### [EXERCISE AIM]
Quote the passage on I/O models verbatim, starting at the words "In fact, whether" and ending after "this synchronous process.".
[SUPPLIED TEXT — start]
To solve this silly polling method, I/O multiplexing technology has emerged, such as select and poll, which dispatch I/O events and notify the application program to operate when kernel data is ready.
This greatly improves CPU utilization because when an I/O multiplexing interface is called, if no events occur, the current thread will block, allowing the CPU to switch to execute other threads. When the kernel detects that an event has arrived, it wakes up the thread that is blocked on the I/O multiplexing interface, allowing the user to perform subsequent event handling.
The entire process is more complex than blocking I/O and seems to waste more performance. However, the biggest advantage of the I/O multiplexing interface is that users can handle multiple socket I/O requests simultaneously within a single thread (see: I/O Multiplexing: select/poll/epoll). Users can register multiple sockets and continuously call the I/O multiplexing interface to read activated sockets, achieving the goal of handling multiple I/O requests simultaneously within the same thread. In synchronous blocking models, this can only be achieved through multithreading.
The following diagram illustrates the process of using select for I/O multiplexing. Note that the read process of obtaining data (the process of copying data from kernel space to user space) is also a synchronous process that requires waiting:

I/O Multiplexing

In fact, whether it is blocking I/O, non-blocking I/O, or I/O multiplexing based on non-blocking I/O, all are synchronous calls. Because during the read call, the kernel copies data from kernel space to application space, this process requires waiting, meaning it is synchronous. If the kernel's implementation of the copy is not efficient, the read call may wait a long time during this synchronous process.
True asynchronous I/O means that neither the "kernel data being ready" nor the "data being copied from kernel space to user space" processes need to wait.
When we initiate aio_read, it returns immediately, and the kernel automatically copies data from kernel space to application space. This copy process is also asynchronous, automatically completed by the kernel, unlike the previous synchronous operations where the application program must actively initiate the copy action. The process is shown in the diagram below:

Asynchronous I/O

The following diagram summarizes the various I/O models mentioned above:

Earlier, we learned that I/O is divided into two processes:

The process of preparing data
The process of copying data from kernel space to user process buffer

Blocking I/O will block on "process 1" and "process 2," while non-blocking I/O and I/O multiplexing based on non-blocking I/O will only block on "process 2." Therefore, these three can be considered synchronous I/O.
[SUPPLIED TEXT — finish]
[AVAILABLE DATA — start]
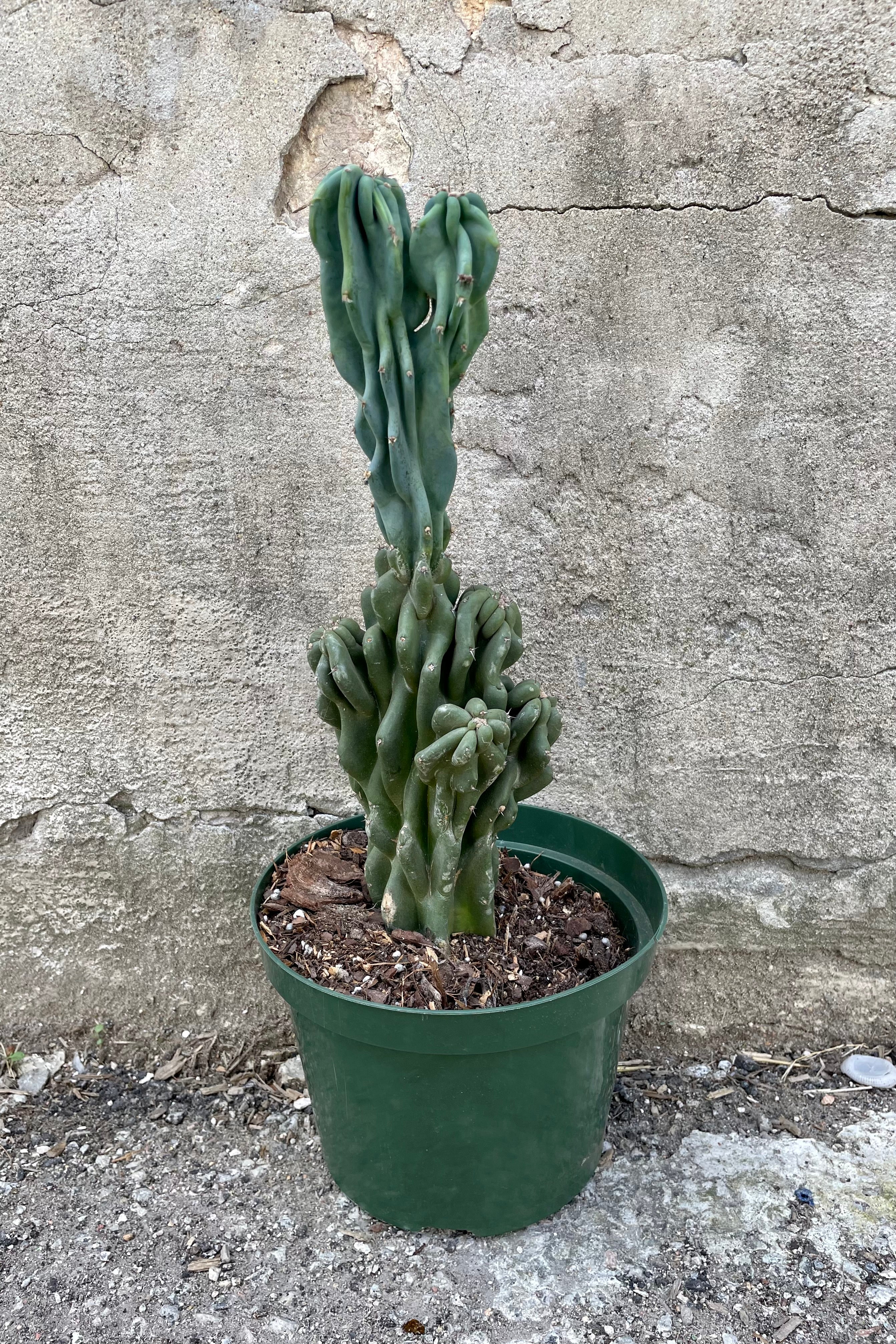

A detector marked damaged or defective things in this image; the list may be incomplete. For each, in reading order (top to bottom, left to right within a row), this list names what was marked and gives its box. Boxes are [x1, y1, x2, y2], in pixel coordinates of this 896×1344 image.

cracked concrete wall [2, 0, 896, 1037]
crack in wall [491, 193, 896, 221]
[AVAILABLE DATA — finish]
### [RESPONSE]
In fact, whether it is blocking I/O, non-blocking I/O, or I/O multiplexing based on non-blocking I/O, all are synchronous calls. Because during the read call, the kernel copies data from kernel space to application space, this process requires waiting, meaning it is synchronous. If the kernel's implementation of the copy is not efficient, the read call may wait a long time during this synchronous process.